What to Expect From the Fed This Week
Markets seemed to respond “appropriately” to the jobs report on Friday. We published our immediate take in the aftermath, and that seems to have become the consensus view: that the “real” jobs situation is somewhere in between the household and establishment surveys.
I’ve been doing this for a long time and I don’t think I can remember so many people talking about the discrepancy between the two surveys (though this is certainly not the first time they have deviated by so much).
With the Fed meeting on Wednesday, don’t expect rates to do too much. They should drift a bit higher in yield terms but won’t do much more until we get the dots and Chairman Powell speaks. The market is likely going to bet on Powell’s inner dove making an appearance at the press conference.
Nvidia Could Set the Tone This Week
I don’t typically cover individual stocks, but undefined could well set the tone this week as it starts the week having done a 10-for-1 split that kept a penny dividend for each share.
I’ve heard some argue that the split will allow far more retail participation. One case for this is that, at above $1,000 a share, it was difficult for retail to participate. Small accounts might not want to have a large percentage of NVDA, just to own one or two shares.

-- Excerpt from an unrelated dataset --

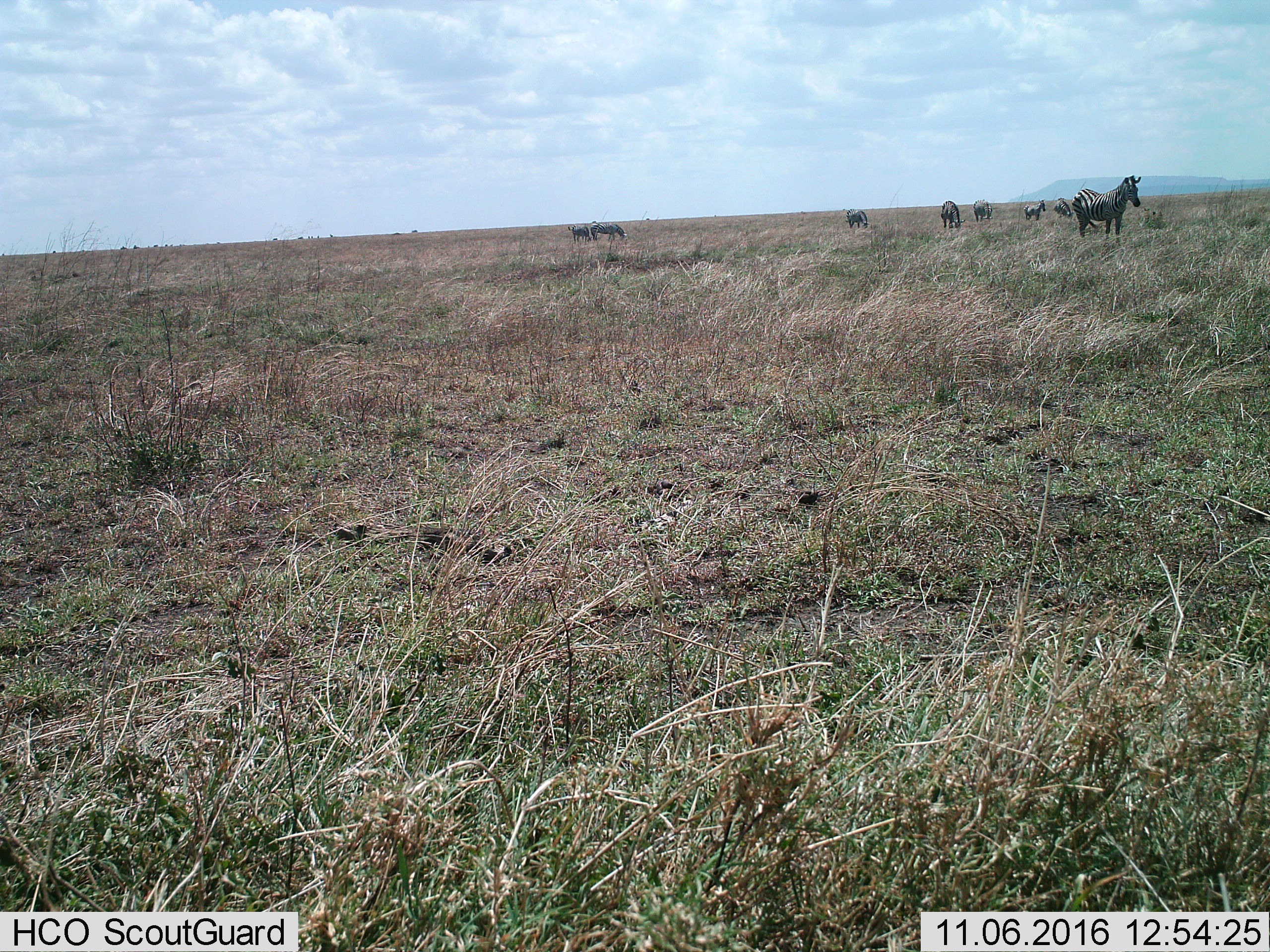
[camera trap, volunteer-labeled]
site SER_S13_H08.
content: unidentified animal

The smaller price will let retail allocate more appropriately.
I think the split will not help, or may lead to less upward momentum.
The first case against that is how many accounts with less than, say, $20,000, are there? Anyone with $20,000 could have bought one share and had a 5% allocation. I find it difficult to believe, in this day and age, that the stock split is that meaningful for retail. (Back in the day, where everything traded in 100 lots, sure. But now?)

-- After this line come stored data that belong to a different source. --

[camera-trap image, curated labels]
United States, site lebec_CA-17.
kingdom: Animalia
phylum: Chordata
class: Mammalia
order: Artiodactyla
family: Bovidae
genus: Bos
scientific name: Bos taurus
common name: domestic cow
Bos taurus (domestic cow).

NVDL, a two-times leveraged ETF on NVDA, already exists (and has a market cap of $3 billion). This is so unique in my experience, that I suspect this already catered to the small-account day traders, hence no big change in small-account demand.
I’ve heard that the option pricing might be more punitive and that option prices will become relatively more expensive. That dealers have a tendency to charge more for out of the money options on lower-priced stocks than higher-priced stocks. On the surface, at least mathematically, that doesn’t make sense, but some people I trust have pretty good arguments for this. Anything that shrinks the call option buying and reduces the “gamma squeeze” might prove to be a hindrance.

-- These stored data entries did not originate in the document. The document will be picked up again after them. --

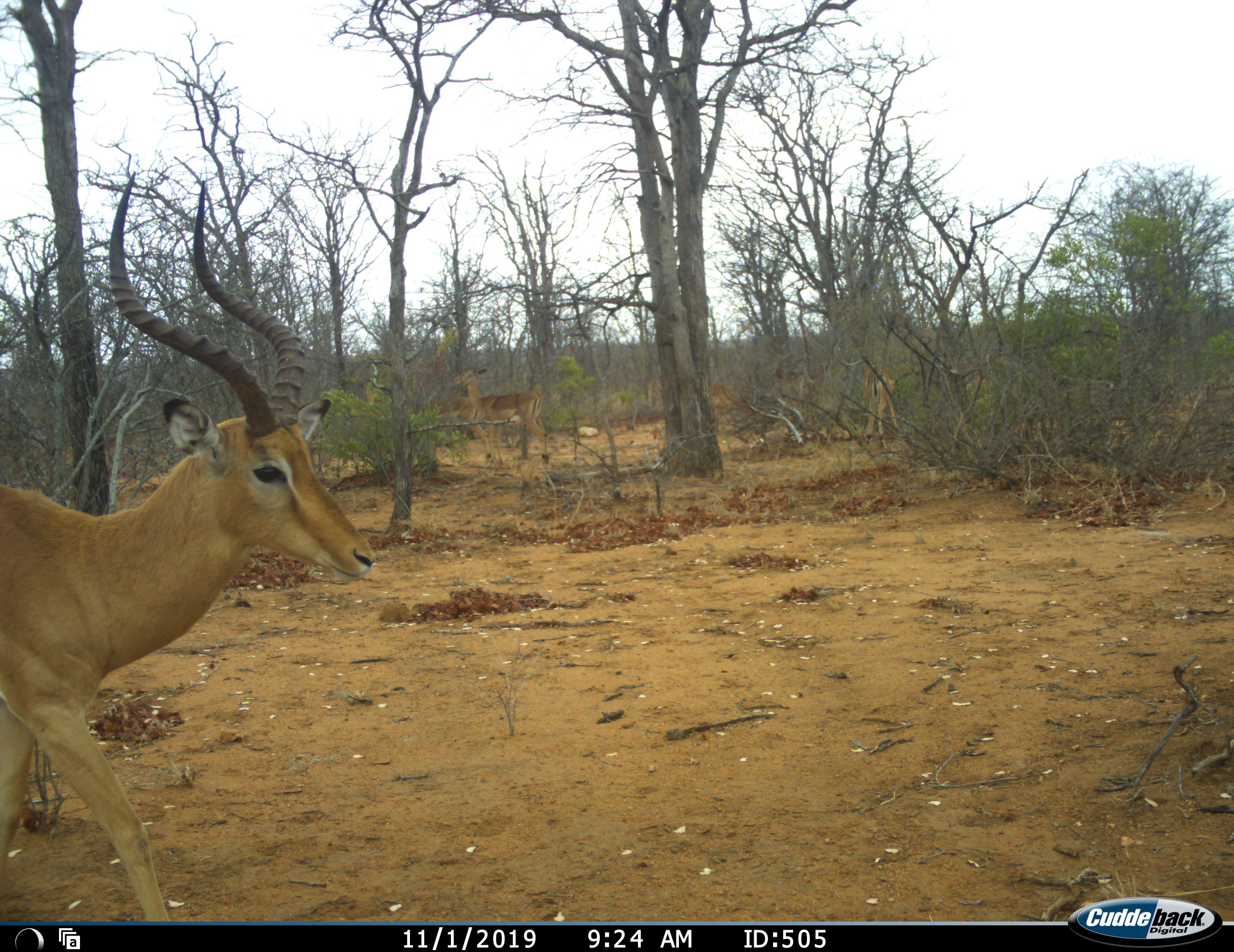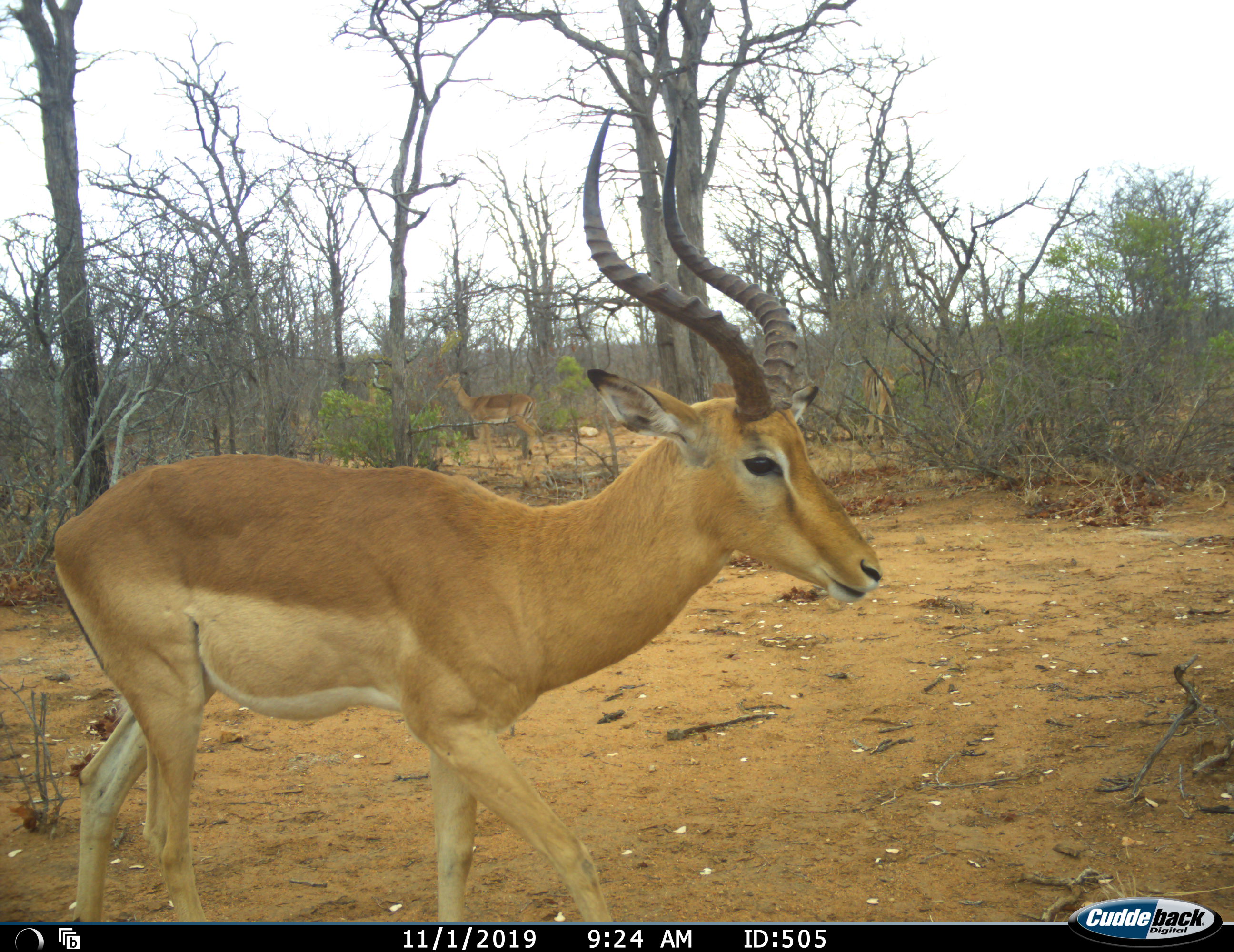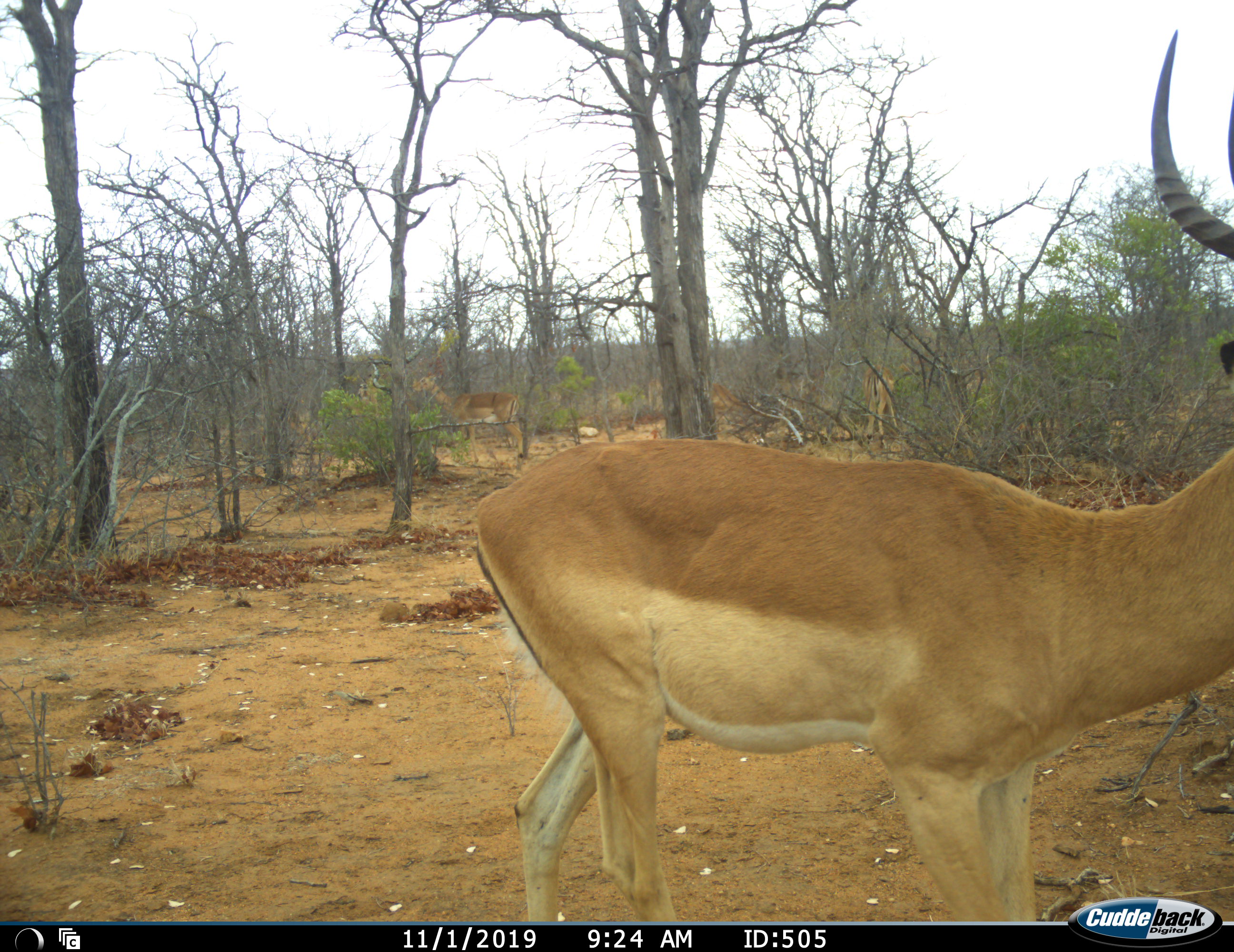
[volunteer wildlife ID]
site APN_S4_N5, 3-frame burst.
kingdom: Animalia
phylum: Chordata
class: Mammalia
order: Artiodactyla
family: Bovidae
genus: Aepyceros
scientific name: Aepyceros melampus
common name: impala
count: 1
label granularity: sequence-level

So, watch NVDA and watch the Fed.
A Look at Credit Markets
While we wait for that, credit markets look to be in great shape.
Since I don’t love yields, I’d hold off on adding investment grade and munis. I think structured credit can continue to do well, and is less dependent on yields. While I’m not buying (JAAA) or (JBBB) , the case could be made (I’m heavily skewed toward muni closed-end funds in my income portion of the portfolio). High yield isn’t as rate dependent as investment grade, so maybe nibble here, though I’d lean toward leveraged loans (floating rate).
Two things that are really important in high yield and leveraged loans are slightly tied to private credit:
- The composition of these markets, especially the high-yield bond market, continues to move toward higher-quality, very large (hence more transparent) issuers than in the past. That makes all the longer-term charts less relevant than otherwise.
- Banks are starting to compete with private credit again, meaning the smaller, lesser-known issuers will see cost of debt reduce, which will move on up the “food chain” helping larger credits as well.
Two Looming Questions
Can the Fed disappoint or help? Can AI disappoint or help?
Those seem to be the two questions that have needed answers every day for the past year. I’m leaning toward disappointment, but more often than not, the market has taken AI and the Fed in a positive light!
At the time of publication, Tchir had no positions in any securities mentioned.